Problem statement:
Present the lines below as a numbered list, omitting blank lines and leaving the picture out of your answer.

═══ Given records

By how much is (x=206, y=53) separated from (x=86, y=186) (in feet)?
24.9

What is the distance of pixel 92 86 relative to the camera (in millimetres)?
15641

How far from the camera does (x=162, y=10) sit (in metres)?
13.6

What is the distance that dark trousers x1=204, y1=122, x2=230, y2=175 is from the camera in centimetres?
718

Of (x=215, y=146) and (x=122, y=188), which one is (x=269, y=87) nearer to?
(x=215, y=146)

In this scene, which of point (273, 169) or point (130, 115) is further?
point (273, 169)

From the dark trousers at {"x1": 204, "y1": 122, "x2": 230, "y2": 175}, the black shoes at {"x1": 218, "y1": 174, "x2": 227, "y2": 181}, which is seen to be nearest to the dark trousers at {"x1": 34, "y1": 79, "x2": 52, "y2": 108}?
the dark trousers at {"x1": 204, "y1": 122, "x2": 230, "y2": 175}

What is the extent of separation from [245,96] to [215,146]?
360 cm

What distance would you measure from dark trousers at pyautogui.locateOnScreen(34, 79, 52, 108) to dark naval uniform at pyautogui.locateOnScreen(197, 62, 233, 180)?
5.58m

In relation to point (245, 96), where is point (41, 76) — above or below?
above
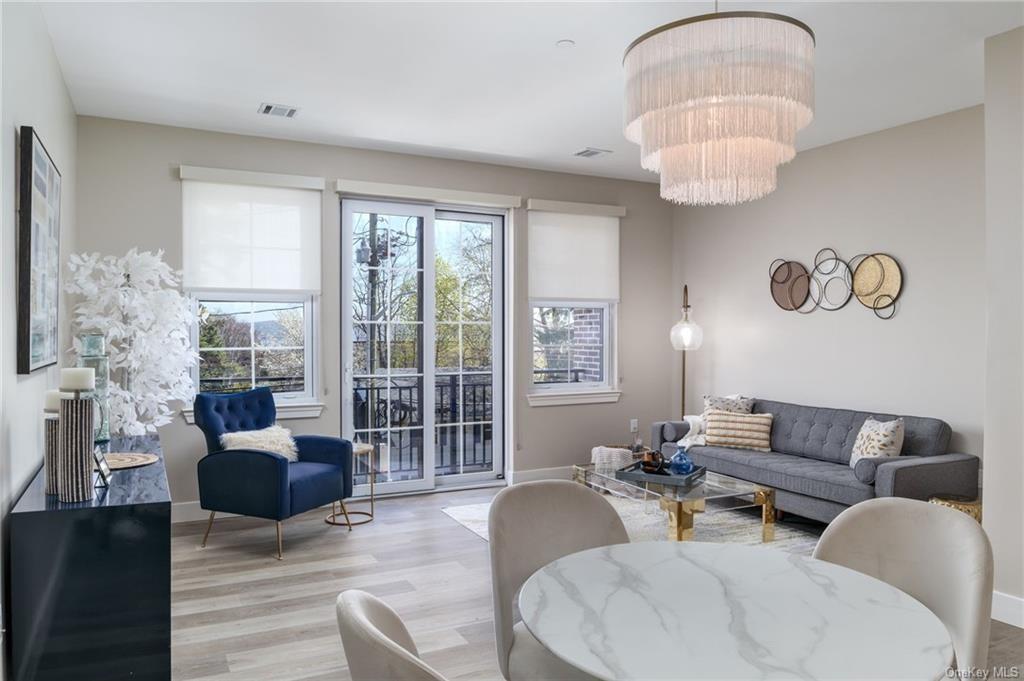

══════

Response:
1. By how much is (x=206, y=53) separated from (x=86, y=186) (in feet)?
2. 24.9
3. What is the distance of pixel 92 86 relative to the camera (in millimetres)?
4. 15641
5. How far from the camera does (x=162, y=10) sit (in metres)?
6. 13.6
7. What is the distance that dark trousers x1=204, y1=122, x2=230, y2=175 is from the camera in centimetres?
8. 718
9. Of (x=215, y=146) and (x=122, y=188), which one is (x=269, y=87) nearer to?
10. (x=215, y=146)
11. In this scene, which of point (273, 169) or point (130, 115) is further?
12. point (273, 169)
13. From the dark trousers at {"x1": 204, "y1": 122, "x2": 230, "y2": 175}, the black shoes at {"x1": 218, "y1": 174, "x2": 227, "y2": 181}, which is seen to be nearest to the dark trousers at {"x1": 34, "y1": 79, "x2": 52, "y2": 108}?
14. the dark trousers at {"x1": 204, "y1": 122, "x2": 230, "y2": 175}
15. What is the extent of separation from [245,96] to [215,146]?
16. 360 cm
17. What distance would you measure from dark trousers at pyautogui.locateOnScreen(34, 79, 52, 108) to dark naval uniform at pyautogui.locateOnScreen(197, 62, 233, 180)?
18. 5.58m
19. In relation to point (245, 96), where is point (41, 76) — above or below?
20. above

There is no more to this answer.